Within the first fortnight of the campaign, the paid social ads reached 21,160 individuals and the website received 903 users from people living across the Mendips.
Social equality is at the forefront of Gen Z and Generation Alpha’s minds. In the built environment engaging with social issues can mean your developments centre around social value – contributing to local communities and creating spaces for everyone.
Meeting Place’s work with organisations like Building People created space in the built environment for underrepresented perspectives. Work included distributing press releases, sharing the voices of those historically absent from the built environment industry. Representation can be viewed as one of the first steps towards pushing for equality.
Meeting Place are working with the charity Babbasa who aid people from minority backgrounds enter workspaces where they may be less visible. Building representation can increase your appeal to Gen Zs and Generation Alpha who are more racially and ethnically diverse than older generations.

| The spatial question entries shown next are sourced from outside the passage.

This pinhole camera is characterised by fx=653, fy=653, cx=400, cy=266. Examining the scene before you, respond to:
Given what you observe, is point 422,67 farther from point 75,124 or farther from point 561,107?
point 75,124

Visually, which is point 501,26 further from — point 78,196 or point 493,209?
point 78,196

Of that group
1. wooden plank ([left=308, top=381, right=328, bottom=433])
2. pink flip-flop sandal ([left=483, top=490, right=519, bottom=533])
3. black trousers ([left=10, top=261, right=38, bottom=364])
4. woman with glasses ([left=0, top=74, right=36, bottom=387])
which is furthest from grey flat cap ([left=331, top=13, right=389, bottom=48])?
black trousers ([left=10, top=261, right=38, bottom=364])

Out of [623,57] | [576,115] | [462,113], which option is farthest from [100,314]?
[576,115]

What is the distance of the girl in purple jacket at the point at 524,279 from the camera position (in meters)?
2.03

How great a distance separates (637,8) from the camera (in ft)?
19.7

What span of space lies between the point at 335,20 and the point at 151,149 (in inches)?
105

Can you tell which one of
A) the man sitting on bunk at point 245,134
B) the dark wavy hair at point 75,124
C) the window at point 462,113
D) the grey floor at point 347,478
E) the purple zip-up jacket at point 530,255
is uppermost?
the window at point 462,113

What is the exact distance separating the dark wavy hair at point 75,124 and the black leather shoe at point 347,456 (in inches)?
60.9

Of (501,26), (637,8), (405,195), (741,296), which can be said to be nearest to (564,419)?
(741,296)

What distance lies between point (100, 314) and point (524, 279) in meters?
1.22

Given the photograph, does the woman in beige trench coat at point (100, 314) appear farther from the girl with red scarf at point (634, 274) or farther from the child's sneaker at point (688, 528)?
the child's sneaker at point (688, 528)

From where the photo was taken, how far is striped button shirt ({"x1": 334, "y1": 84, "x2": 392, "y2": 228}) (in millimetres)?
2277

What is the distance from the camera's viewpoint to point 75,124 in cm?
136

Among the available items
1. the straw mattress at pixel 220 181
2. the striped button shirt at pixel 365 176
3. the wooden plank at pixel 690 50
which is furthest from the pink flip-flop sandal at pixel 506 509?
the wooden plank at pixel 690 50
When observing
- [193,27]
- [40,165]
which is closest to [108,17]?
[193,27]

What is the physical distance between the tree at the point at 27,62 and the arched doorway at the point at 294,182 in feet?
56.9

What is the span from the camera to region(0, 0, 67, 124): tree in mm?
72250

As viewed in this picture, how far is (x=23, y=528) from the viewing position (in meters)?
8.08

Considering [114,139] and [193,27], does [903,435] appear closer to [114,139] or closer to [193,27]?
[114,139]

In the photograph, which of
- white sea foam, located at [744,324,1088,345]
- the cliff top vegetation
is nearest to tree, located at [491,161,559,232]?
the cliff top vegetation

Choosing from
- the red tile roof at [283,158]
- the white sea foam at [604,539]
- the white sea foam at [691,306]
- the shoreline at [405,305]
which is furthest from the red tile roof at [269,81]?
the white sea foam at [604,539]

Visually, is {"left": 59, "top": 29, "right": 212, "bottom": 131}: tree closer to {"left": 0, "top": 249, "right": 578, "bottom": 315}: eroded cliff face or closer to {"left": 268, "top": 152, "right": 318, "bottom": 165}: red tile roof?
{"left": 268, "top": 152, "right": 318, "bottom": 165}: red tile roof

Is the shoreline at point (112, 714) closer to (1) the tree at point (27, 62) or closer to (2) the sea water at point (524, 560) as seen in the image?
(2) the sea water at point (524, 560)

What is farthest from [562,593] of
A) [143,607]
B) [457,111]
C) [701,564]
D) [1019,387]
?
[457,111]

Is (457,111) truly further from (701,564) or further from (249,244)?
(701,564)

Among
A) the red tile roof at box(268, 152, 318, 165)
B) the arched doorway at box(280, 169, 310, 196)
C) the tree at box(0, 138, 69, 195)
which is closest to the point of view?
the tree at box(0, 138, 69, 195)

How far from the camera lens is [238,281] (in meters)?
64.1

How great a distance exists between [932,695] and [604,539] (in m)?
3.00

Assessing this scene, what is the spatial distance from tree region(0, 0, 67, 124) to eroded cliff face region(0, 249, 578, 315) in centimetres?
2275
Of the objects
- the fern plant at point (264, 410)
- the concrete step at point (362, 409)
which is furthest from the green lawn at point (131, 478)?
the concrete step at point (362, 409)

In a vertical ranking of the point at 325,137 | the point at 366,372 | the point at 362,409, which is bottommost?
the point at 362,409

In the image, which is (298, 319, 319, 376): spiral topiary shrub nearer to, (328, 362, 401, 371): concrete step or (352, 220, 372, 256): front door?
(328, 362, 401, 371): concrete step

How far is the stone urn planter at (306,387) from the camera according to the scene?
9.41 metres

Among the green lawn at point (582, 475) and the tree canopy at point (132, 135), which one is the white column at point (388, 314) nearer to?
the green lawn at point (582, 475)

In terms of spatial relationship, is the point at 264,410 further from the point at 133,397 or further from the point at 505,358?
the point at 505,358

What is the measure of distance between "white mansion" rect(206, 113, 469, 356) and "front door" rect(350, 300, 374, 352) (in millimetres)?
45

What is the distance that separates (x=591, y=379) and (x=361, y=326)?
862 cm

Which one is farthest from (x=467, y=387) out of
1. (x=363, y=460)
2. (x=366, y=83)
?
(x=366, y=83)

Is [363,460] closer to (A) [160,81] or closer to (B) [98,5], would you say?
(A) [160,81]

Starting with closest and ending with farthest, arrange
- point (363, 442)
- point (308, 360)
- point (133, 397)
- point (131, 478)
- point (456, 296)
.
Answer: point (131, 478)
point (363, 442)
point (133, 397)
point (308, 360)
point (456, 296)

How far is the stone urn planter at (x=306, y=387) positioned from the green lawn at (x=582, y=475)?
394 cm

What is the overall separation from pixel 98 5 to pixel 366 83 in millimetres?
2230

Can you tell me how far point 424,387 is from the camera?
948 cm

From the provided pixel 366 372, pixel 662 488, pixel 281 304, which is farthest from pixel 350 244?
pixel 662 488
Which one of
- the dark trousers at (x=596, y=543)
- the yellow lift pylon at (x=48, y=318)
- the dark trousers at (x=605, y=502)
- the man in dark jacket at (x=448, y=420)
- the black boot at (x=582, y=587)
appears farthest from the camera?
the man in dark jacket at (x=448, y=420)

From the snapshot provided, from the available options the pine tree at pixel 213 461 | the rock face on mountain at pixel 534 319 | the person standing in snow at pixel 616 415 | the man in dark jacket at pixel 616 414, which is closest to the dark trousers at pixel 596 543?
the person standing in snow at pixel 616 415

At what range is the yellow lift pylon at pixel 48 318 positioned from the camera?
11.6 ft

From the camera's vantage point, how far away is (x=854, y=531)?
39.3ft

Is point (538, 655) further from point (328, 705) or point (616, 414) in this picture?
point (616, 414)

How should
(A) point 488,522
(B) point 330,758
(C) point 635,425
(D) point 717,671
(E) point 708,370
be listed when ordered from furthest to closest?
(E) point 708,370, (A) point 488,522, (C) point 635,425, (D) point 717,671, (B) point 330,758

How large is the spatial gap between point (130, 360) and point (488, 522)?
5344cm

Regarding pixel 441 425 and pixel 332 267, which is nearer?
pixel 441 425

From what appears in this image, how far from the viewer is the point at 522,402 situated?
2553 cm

Engaging with the younger generation is necessary for all aspects of the built environment industry. From planning development and consultation through to employment, measures can be taken to drive up appeal to those born around the turn of the millennium.
As their purchasing and workforce power grows, it’s important for businesses in the industry to learn how to communicate best with this target audience.
Through embracing technology, using social media, and engaging around climate and social issues, organisations can engage younger audiences as employees and as a target audience.